# IMF Rollout Trajectory Images and Short-Horizon Training Implementation Plan

> **For agentic workers:** REQUIRED SUB-SKILL: Use superpowers:subagent-driven-development (recommended) or superpowers:executing-plans to implement this plan task-by-task. Steps use checkbox (`- [ ]`) syntax for tracking.

**Goal:** Add training-time rollout front trajectory image export plus SwanLab image logging, then start a new local IMF training run with `emb=384`, `layer=12`, `pred_horizon=8`, `num_action_steps=4`, `max_steps=50000`.

**Architecture:** Extend `eval_vla.py` so a rollout can emit one per-episode static front-view image with red EE trajectory overlay. Extend `train_vla.py` so rollout validation forces image export, forces video off, and uploads those per-episode images to SwanLab. Launch the requested new run through explicit command-line overrides rather than branch-default config changes.

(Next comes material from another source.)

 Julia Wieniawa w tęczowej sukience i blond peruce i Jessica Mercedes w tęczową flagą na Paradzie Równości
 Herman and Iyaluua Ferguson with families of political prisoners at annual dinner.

**Tech Stack:** Python, PyTorch, Hydra/OmegaConf, MuJoCo, OpenCV, SwanLab.

---

### Task 1: Add and validate rollout image tests

**Files:**
- Modify: `tests/test_eval_vla_rollout_artifacts.py`
- Modify: `tests/test_train_vla_swanlab_logging.py`
- Modify: `tests/test_train_vla_rollout_validation.py`

- [ ] Add/adjust eval tests so they assert per-episode trajectory image paths are produced without requiring video export.
- [ ] Add/adjust training tests so they assert training-time rollout validation forces `record_video=false`.
- [ ] Add/adjust training tests so they assert trajectory image paths flow from eval summary into SwanLab media logging.
- [ ] Add/adjust training tests so they assert image media is logged, not only scalar reward metrics.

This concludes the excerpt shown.